Also, the first area 201 includes the position of the first terminal 21, and the second area 202 includes the position of the second terminal 22. For this reason, conditioned air is blown out toward the input person who has input the target temperature to each of the first terminal 21 and the second terminal 22. For this reason, the input person does not need to move in order to input the request | requirement of an air conditioning. Therefore, the air conditioning system 100 is suitable when the input person is a sick person or patient who is difficult to move.

The air conditioner 10 adjusts the direction in which the conditioned air is blown to the direction of the input person when the input person who has input the target temperature moves. For this reason, even if an input person moves, the thermal environment which the said input person desires will be implement | achieved around the input person. As a result, the comfort of the user of the indoor space 200 can be improved.

Embodiment 2. FIG.
Next, the second embodiment will be described focusing on the differences from the first embodiment. In addition, about the structure which is the same as that of the said Embodiment 1, or equivalent, while using an equivalent code | symbol, the description is abbreviate | omitted or simplified. The air conditioning system 100a according to the present embodiment is different from the air conditioning system 100 according to the first embodiment in that two air conditioners are controlled by the control device.

FIG. 18 shows a configuration of an air conditioning system 100a according to the present embodiment. The air conditioning system 100a includes air conditioning devices 10a and 10b and a control device 50 that controls these air conditioning devices 10a and 10b, instead of the air conditioning device 10 of the air conditioning system 100.

As shown in FIG. 18, the first terminal 21, the second terminal 22, the outdoor unit 31, the operation terminal 32, and the measuring device 33 are connected so as to be able to communicate with the control device 50. The first terminal 21 and the second terminal 22 perform wireless communication with the control device 50, and the outdoor unit 31, the operation terminal 32, and the measurement device 33 perform wired communication with the control device 50. Note that the communication method is not limited to this, and the communication method may be arbitrarily changed.

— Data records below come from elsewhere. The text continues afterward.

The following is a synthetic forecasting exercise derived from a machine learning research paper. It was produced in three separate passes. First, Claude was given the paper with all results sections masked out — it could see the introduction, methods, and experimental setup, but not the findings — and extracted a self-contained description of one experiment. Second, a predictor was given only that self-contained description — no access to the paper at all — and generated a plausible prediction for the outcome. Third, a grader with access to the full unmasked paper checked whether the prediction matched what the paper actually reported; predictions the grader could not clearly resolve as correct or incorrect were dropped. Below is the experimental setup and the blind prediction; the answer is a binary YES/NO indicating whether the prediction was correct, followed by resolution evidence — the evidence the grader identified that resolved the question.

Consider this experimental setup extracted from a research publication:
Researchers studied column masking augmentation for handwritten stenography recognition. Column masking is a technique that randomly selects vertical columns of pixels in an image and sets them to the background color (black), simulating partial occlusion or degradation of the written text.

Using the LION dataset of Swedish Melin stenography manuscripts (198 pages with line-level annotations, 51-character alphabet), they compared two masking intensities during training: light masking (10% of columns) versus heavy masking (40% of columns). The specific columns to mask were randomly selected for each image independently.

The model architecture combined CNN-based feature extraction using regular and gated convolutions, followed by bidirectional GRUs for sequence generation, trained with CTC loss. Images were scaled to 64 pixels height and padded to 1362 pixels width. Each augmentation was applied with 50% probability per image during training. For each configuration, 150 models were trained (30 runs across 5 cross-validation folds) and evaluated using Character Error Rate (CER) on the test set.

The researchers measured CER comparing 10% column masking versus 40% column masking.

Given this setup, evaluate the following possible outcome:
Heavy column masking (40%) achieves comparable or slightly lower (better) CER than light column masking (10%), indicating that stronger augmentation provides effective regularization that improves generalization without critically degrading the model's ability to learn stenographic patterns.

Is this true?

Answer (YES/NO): NO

The control device 50 receives the operation information transmitted from the first terminal 21 and the second terminal 22. Further, the control device 50 receives position information indicating the position of the terminal from the measurement device 33. The control device 50 controls the air conditioners 10a and 10b and the outdoor unit 31.

The control device 50 is a device that comprehensively controls the air conditioners 10a and 10b, and corresponds to a device that executes processing equivalent to the arithmetic processing and control processing executed by the air conditioner 10 according to Embodiment 1. . The control device 50 is installed in a place where only persons concerned are allowed to enter. This place is, for example, a management room or a machine room of a building having an indoor space 200.

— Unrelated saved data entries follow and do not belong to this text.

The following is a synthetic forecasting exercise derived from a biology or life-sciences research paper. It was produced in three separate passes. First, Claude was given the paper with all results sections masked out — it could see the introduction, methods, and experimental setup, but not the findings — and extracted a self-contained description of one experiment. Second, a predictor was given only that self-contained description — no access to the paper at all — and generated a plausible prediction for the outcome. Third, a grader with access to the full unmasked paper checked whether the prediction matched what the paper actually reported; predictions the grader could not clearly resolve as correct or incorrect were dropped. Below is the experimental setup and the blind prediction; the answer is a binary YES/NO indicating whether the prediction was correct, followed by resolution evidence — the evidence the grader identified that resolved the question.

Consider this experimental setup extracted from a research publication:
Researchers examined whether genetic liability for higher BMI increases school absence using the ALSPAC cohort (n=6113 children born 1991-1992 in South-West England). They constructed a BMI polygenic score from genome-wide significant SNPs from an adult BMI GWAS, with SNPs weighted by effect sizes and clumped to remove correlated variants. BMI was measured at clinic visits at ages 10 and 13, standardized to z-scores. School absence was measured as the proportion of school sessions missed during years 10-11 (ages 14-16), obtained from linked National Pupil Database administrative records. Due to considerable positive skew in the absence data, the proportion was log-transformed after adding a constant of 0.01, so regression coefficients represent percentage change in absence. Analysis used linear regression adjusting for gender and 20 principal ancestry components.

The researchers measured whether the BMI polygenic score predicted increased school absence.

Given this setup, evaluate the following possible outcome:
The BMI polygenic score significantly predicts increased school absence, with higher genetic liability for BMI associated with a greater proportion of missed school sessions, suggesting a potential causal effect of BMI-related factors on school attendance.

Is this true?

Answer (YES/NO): YES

FIG. 19 shows a hardware configuration of the control device 50 as a computer. As illustrated in FIG. 19, the control device 50 includes an input unit 16 and an output unit 17 in addition to the hardware configuration illustrated in FIG. 7.

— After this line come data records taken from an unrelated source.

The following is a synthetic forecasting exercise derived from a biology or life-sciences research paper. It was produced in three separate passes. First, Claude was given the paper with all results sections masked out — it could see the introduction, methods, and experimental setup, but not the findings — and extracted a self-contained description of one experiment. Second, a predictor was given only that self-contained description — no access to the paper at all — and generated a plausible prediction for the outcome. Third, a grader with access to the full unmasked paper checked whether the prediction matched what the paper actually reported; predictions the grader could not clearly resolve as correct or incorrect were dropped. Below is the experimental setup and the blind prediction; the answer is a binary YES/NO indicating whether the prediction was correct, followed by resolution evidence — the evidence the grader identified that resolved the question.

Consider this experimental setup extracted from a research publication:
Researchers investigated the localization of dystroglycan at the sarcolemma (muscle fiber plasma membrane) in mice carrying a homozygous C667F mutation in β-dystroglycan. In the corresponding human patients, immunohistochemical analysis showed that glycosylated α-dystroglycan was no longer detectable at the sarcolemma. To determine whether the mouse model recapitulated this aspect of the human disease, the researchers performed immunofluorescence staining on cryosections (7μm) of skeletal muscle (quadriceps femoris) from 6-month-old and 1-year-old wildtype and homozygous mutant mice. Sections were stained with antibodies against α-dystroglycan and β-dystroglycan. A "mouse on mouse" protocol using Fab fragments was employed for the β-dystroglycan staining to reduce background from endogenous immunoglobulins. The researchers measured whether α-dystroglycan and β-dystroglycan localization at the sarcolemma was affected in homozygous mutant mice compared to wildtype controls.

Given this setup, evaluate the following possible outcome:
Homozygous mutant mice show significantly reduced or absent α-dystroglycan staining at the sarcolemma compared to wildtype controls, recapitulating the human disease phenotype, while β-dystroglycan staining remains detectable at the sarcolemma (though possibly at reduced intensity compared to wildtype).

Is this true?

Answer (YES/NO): NO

The input unit 16 is configured to include an input device represented by a push button, a touch panel, and a touch pad, receives an operation input by an administrator of the air conditioning system 100a, and sends a signal indicating the received operation to the processor 11. To do.

The output unit 17 includes a display device represented by an organic EL display and a liquid crystal display, and displays information for managing the air conditioning of the indoor space 200 under the control of the processor 11.

The air conditioners 10a and 10b are indoor units equivalent to the air conditioner 10 according to the first embodiment. However, the air conditioner 10a operates according to the latest instruction of the operation of the operation terminal 32 and the control by the control device 50. The air conditioner 10 a may transfer the operation content of the operation terminal 32 to the control device 50. Further, the air conditioner 10b operates according to an instruction from the control device 50. When receiving the operation command from the operation terminal 32 and the control device 50, the air conditioners 10 a and 10 b transmit operation information indicating the operation status of the own machine according to the command to the control device 50, and the outdoor via the control device 50 To the machine 31.

The operation terminal 32 is used to directly operate the air conditioner 10a, but the operation content for the control device 50 may be input to the operation terminal 32.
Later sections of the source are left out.